▶ CONSIGNE:
Transcrivez mot pour mot l'extrait sur l'IA chez Embracer, entre « - Les prudents » et « avec les AAA. » inclus.

▶ EXTRAIT CHOISI:
# # # # # # #

Le paradoxe est saisissant : d’un côté, l’IA permet à Embracer de réduire les coûts et d’accélérer la production ; de l’autre, elle semble accélérer une restructuration brutale du secteur. *"Est-ce que ces outils servent à créer plus de jeux, ou simplement à en faire plus avec moins de monde ?"*, interroge Daniel Vávra, le créateur de Kingdom Come: Deliverance, lui-même partagé entre fascination et inquiétude face à l’IA.
Entre deux feux : l’adoption inégale de l’IA chez Embracer
Si Embracer affiche une ligne officielle pro-IA (mais "éthique"), la réalité sur le terrain est bien plus nuancée. Une enquête interne révèle une adoption à deux vitesses au sein du groupe :
- Les "early adopters" : Des studios comme Gearbox (Borderlands) ou Sabre Interactive (World War Z) utilisent massivement l’IA pour générer des dialogues secondaires, des textures procédurales, voire des animations faciales. *"Pour les PNJ mineurs ou les environnements lointains, l’IA fait gagner un temps fou"*, explique un développeur de Gearbox.
- Les prudents : À l’inverse, des entités comme THQ Nordic ou Amplifier Game Invest limitent l’IA aux tâches low-risk : détection de bugs, prototypage rapide, ou génération de placeholders (éléments temporaires). *"On ne veut pas que l’IA touche au cœur créatif de nos jeux"*, affirme un responsable.
Cette divergence soulève une question cruciale : l’IA est-elle un outil de création… ou de rationalisation ? Pour Yoko Taro, le provocateur génial derrière NieR, la réponse est claire : *"L’IA va tuer des emplois, point. Les studios vont s’en servir pour remplacer des artistes, pas pour en embaucher plus."* À l’opposé, Masahiro Sakurai (Super Smash Bros.) voit dans l’IA une *"chance de démocratiser le développement"*, permettant à de petites équipes de rivaliser avec les AAA.
Embracer, lui, se retrouve coincé entre ces deux visions. D’un côté, le groupe mise sur une "IA éthique", avec des garde-fous pour protéger les artistes. De l’autre, ses licenciements massifs et ses fermetures de studios alimentent la crainte d’une automatisation à outrance. *"On nous parle d’éthique, mais quand on voit des centaines de collègues virés, c’est dur d’y croire"*, confie un employé anonyme.
Derrière les algorithmes : la bataille pour l’âme du jeu vidéo
Au-delà des débats techniques, c’est une question existentielle qui se pose : l’IA va-t-elle enrichir ou appauvrir la créativité vidéoludique ? Embracer, avec son approche hybride, pourrait bien devenir le laboratoire où se jouera cette bataille.

# # # # # # #

▶ DONNÉES FOURNIES:
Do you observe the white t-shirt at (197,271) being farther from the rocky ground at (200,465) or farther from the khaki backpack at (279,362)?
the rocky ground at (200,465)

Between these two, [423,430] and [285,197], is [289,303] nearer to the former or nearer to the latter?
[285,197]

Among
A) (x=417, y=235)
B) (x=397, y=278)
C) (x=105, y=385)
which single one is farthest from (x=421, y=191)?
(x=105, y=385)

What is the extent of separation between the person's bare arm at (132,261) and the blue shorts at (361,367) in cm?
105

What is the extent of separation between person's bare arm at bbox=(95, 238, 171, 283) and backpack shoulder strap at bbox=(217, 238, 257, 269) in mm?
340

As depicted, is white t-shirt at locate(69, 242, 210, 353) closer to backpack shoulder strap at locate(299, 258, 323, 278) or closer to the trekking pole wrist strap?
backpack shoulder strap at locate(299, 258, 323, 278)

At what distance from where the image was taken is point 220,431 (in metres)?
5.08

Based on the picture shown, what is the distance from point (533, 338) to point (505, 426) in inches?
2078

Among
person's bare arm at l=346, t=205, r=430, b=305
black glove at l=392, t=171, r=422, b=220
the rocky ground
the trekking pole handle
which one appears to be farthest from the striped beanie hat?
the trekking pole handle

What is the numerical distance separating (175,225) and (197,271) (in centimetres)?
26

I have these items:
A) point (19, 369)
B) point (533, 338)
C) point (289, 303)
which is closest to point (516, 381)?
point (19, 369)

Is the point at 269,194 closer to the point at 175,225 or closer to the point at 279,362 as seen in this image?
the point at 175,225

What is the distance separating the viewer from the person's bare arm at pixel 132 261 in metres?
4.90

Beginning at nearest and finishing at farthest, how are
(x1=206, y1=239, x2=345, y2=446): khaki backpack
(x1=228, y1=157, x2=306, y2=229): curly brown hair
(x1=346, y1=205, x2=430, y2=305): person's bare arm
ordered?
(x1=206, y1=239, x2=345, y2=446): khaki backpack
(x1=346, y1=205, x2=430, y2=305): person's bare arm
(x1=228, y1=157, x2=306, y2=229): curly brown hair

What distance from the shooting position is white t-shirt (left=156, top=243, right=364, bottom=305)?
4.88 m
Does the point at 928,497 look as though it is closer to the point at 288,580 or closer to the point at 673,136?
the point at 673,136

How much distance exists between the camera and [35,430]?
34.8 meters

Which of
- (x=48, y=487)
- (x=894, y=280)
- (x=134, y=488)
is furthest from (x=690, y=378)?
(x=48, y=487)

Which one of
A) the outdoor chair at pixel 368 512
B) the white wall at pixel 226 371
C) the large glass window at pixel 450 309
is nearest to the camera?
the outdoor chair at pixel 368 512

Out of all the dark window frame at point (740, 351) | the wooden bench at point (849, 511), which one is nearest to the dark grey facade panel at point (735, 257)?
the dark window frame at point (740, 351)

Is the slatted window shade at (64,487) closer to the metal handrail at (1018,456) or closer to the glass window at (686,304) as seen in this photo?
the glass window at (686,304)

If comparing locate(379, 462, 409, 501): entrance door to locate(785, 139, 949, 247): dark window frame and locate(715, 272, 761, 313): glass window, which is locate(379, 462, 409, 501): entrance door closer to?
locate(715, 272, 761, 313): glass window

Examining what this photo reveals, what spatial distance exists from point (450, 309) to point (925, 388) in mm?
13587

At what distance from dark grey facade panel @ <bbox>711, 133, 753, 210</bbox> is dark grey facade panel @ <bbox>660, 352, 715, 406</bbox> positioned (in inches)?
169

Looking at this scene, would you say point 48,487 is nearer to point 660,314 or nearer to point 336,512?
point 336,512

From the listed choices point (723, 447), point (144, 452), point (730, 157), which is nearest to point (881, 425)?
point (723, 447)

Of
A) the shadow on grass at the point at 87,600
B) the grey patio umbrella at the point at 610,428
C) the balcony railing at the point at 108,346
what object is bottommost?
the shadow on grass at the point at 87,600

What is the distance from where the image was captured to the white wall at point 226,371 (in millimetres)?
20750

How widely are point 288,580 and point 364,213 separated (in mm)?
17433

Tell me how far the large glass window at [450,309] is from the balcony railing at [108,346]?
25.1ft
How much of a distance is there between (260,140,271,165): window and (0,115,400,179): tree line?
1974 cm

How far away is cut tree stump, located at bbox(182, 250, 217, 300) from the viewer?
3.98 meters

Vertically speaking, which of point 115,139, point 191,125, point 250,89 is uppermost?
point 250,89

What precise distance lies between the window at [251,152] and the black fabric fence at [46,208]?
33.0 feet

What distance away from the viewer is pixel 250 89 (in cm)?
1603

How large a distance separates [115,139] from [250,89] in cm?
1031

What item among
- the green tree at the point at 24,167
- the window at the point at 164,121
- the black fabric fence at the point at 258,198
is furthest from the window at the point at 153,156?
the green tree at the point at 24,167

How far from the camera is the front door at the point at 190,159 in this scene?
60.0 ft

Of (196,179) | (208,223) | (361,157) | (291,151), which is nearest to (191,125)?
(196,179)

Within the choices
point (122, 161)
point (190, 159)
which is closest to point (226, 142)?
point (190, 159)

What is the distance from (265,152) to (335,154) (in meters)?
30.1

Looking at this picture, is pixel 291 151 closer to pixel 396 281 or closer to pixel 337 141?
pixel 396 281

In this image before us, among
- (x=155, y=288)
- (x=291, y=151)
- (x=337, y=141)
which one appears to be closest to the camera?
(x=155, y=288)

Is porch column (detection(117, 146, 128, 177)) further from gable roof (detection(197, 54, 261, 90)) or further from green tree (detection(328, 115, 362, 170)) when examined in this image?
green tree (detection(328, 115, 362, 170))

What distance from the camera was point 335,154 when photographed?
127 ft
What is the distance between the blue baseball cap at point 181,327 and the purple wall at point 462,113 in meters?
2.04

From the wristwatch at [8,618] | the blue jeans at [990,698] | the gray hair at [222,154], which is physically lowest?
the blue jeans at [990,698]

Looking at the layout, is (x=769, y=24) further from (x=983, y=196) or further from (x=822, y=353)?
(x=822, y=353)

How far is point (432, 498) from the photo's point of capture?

# # # # # # #

▶ RÉPONSE:
- Les prudents : À l’inverse, des entités comme THQ Nordic ou Amplifier Game Invest limitent l’IA aux tâches low-risk : détection de bugs, prototypage rapide, ou génération de placeholders (éléments temporaires). *"On ne veut pas que l’IA touche au cœur créatif de nos jeux"*, affirme un responsable.
Cette divergence soulève une question cruciale : l’IA est-elle un outil de création… ou de rationalisation ? Pour Yoko Taro, le provocateur génial derrière NieR, la réponse est claire : *"L’IA va tuer des emplois, point. Les studios vont s’en servir pour remplacer des artistes, pas pour en embaucher plus."* À l’opposé, Masahiro Sakurai (Super Smash Bros.) voit dans l’IA une *"chance de démocratiser le développement"*, permettant à de petites équipes de rivaliser avec les AAA.